経費200万円を計上した場合は所得額が500万円となるため、500万円×20%-42万7,500円=57万2,500円です。経費の計上の有無での差額は97万4,000円-57万2,500円となり、納税額は40万1,500円も変わります。
会社の給料が900万円、不動産収入が200万円あるケースでも考えてみましょう。この場合、総収入は1,100万円になります。不動産投資の経費が100万円あったとすると総所得額は1,000万円となり、納税額は1,000万円×33%-153万6,000円=176万4,000円です。一方、経費が300万円あったとすると所得額は800万円になり税額は800万円×23%-63万6,000円=120万4,000円となります。
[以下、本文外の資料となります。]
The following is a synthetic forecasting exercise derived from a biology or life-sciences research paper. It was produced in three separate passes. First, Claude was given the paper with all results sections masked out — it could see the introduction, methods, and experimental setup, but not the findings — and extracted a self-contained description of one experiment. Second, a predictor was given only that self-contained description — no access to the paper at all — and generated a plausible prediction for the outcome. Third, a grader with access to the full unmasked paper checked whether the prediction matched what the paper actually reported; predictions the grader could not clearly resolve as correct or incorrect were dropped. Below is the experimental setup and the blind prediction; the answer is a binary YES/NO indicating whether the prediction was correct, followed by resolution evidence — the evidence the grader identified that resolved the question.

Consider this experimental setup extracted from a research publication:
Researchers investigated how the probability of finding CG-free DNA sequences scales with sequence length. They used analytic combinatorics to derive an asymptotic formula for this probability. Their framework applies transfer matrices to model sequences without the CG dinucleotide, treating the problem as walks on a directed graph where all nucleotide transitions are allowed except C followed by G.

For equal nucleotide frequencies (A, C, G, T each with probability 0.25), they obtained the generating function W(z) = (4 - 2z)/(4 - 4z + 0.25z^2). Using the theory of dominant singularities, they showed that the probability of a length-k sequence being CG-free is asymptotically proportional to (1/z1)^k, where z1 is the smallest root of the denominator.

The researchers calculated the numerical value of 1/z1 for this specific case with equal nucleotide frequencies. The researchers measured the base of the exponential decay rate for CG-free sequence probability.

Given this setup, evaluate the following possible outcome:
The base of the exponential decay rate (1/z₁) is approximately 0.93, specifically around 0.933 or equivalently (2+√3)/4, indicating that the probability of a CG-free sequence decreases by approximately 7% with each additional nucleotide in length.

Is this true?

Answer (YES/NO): YES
このように経費計上するかしないかで大きな差が出てしまうのです。実際は住民税や健康保険料なども影響するため、納税額はさらに変わってくると思っていた方がいいでしょう。
このようにきちんと経費計上することで節税ができるのは大きなメリットです。不動産投資を始めてからの数年は、物件購入費用が減価償却費として大きく経費計上できるため、よりメリットが大きくなります。経費はすべて確認して正しく計上するようにしましょう。